J'ai interrogé la semaine dernière la ministre de la cohésion des territoires et des relations avec les collectivités territoriales sur les nécessaires innovations que nous devons introduire dans le budget pour penser l'urbanisme rural de demain. On le voit cette semaine encore, le sujet de l'urbanisme à la campagne ou en dehors des villes est éminemment politique. En 2021, la maison individuelle est pour 63 % des Français la réalité du quotidien. C'est aussi un ascenseur social : pour 75 %, le pavillon est un modèle d'habitat désirable. Nous ne pouvons aller à l'encontre du désir de nos concitoyens et devons assumer la puissance symbolique du pavillon dans notre imaginaire collectif, mais il nous faut dans le même temps lutter contre l'artificialisation des sols et leur imperméabilisation. Nous ne pouvons donc pas remplacer le pavillon sans réfléchir, sans innover, sans penser la campagne dans son ensemble, afin de mieux accueillir et imaginer un futur collectif en ruralité.

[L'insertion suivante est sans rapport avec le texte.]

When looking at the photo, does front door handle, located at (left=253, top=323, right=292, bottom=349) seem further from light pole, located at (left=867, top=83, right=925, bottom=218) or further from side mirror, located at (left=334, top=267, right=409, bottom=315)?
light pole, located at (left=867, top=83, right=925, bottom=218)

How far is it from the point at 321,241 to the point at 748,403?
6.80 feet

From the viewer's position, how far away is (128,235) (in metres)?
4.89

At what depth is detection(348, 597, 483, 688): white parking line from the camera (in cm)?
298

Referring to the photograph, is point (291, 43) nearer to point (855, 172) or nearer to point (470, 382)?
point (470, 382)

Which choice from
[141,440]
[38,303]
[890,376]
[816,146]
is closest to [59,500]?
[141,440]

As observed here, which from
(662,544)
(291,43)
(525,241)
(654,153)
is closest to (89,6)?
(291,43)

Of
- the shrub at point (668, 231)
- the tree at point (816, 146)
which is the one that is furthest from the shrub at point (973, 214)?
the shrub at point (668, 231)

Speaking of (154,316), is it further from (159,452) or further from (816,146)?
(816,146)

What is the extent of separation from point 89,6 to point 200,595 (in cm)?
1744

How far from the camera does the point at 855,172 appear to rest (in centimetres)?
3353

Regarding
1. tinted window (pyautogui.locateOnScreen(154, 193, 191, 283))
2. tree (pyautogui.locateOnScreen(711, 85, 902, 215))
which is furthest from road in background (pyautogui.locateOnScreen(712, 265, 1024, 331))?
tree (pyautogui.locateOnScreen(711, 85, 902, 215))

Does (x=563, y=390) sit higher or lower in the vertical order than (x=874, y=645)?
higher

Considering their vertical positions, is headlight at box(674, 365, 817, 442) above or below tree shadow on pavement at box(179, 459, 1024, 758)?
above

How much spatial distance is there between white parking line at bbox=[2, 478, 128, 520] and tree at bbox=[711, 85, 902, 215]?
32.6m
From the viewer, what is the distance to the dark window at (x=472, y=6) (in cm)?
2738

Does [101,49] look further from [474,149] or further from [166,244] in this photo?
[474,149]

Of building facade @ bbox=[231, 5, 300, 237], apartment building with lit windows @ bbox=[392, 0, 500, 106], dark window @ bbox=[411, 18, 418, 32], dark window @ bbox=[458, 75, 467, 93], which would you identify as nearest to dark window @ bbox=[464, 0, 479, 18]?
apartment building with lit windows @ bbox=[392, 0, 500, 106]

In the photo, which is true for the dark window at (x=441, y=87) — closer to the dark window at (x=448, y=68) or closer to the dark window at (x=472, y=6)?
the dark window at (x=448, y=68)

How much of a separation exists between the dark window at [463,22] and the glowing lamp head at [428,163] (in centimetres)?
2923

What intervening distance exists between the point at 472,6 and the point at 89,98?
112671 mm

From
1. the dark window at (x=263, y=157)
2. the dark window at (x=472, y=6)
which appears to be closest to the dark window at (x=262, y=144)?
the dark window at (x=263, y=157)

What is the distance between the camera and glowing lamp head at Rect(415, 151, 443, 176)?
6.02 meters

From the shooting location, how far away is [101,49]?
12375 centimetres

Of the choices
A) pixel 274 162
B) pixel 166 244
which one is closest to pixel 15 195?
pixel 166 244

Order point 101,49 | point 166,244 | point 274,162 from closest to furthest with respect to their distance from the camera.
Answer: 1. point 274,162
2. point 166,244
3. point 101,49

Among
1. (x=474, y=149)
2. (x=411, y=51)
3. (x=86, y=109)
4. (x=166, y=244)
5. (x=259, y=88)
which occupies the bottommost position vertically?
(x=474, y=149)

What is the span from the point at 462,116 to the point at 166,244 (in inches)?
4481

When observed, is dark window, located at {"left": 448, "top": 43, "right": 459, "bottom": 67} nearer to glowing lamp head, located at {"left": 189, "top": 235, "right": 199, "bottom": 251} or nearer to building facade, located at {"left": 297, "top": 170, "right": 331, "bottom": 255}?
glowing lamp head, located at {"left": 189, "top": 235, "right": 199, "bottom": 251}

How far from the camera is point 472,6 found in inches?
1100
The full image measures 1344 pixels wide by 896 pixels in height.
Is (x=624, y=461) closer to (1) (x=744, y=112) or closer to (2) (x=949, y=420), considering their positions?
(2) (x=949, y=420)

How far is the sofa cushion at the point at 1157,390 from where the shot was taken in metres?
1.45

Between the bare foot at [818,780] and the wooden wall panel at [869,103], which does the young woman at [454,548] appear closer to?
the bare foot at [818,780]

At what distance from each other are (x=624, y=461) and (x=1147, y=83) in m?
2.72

J'ai pris connaissance, madame la rapporteure pour avis, de votre projet de rapport, qui s'intéresse plus particulièrement aux contrats de plan État-région et à leur articulation avec le plan de relance, aux contrats de transition écologique et au réseau France Services. Vous présentez aussi l'ANCT, sa situation, ses missions et ses limites, ainsi que les programmes Action cœur de ville, Petites villes de demain et Territoires d'industrie. Je ne pense pas qu'il faille privilégier une logique descendante. Au contraire, il convient de promouvoir une ingénierie d'émergence de projets singuliers, car je pense que l'innovation viendra des territoires. Dans ma circonscription de la Côte-d'Or, je suis parvenue à faire signer l'un des premiers contrats de transition écologique de France et j'ai participé activement à la labellisation Territoires d'industrie des bassins industriels de cette partie de la Bourgogne.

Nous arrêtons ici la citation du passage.